# Have Samuel L. Jackson call your friends/family/coworkers!



## kentuckiense (Aug 2, 2006)

http://snakesonaplane.varitalk.com/

You're welcome.


----------



## PHRAG (Aug 2, 2006)

I wonder how my mom would react if Samuel L. Jackson called to tell her there were "Mother****ing snakes on the mother****ing plane"?


----------



## kentuckiense (Aug 2, 2006)

PHRAG said:


> I wonder how my mom would react if Samuel L. Jackson called to tell her there were "Mother****ing snakes on the mother****ing plane"?

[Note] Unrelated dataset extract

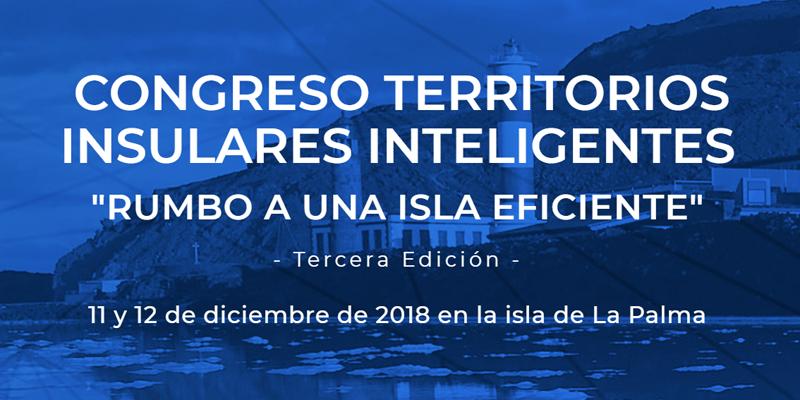 La tercera edición del Congreso Territorios Insulares Inteligentes cierra su periodo de inscripción el próximo 7 de diciembre.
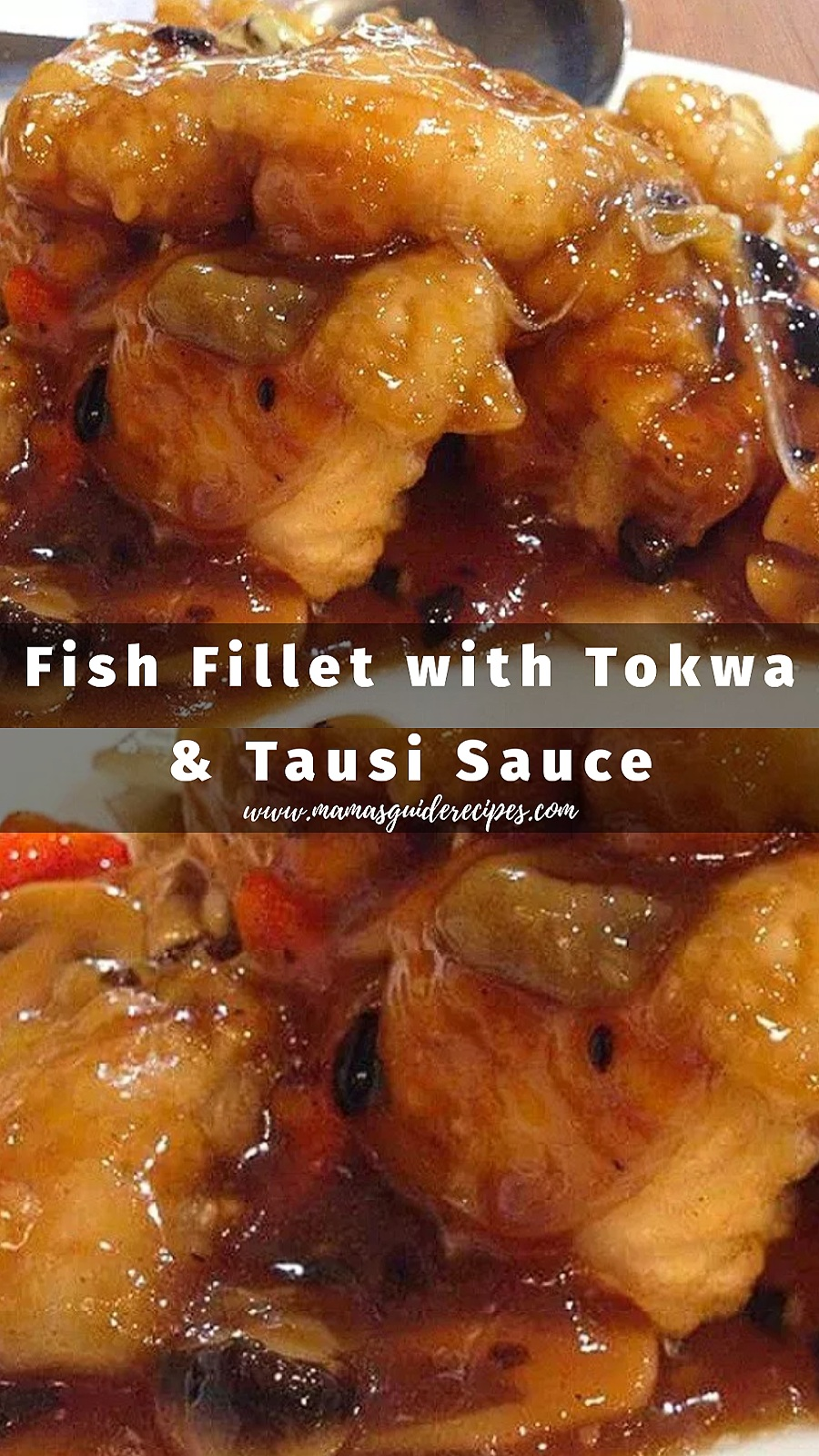 Fish Fillet with Tokwa and Tausi Sauce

I'm pretty sure there is a way to find out.


----------



## Sue (Aug 3, 2006)

Thank you so much! My fiancée's day at work is about to get more interesting.


----------



## Heather (Aug 3, 2006)

Sue said:


> Thank you so much! My fiancée's day at work is about to get more interesting.



So, how'd it go?


----------



## Sue (Aug 3, 2006)

> This is Kristen. I got "the call" while at break, and I don't mean the Lord telling me to take Holy Orders. I was at a table with four people I didn't know, and I was laughing so hard I cried for five minutes. They were staring...Then my coworkers sat down, and I had to try to explain and it didn't go so well. It was wonderful.


Hi.


----------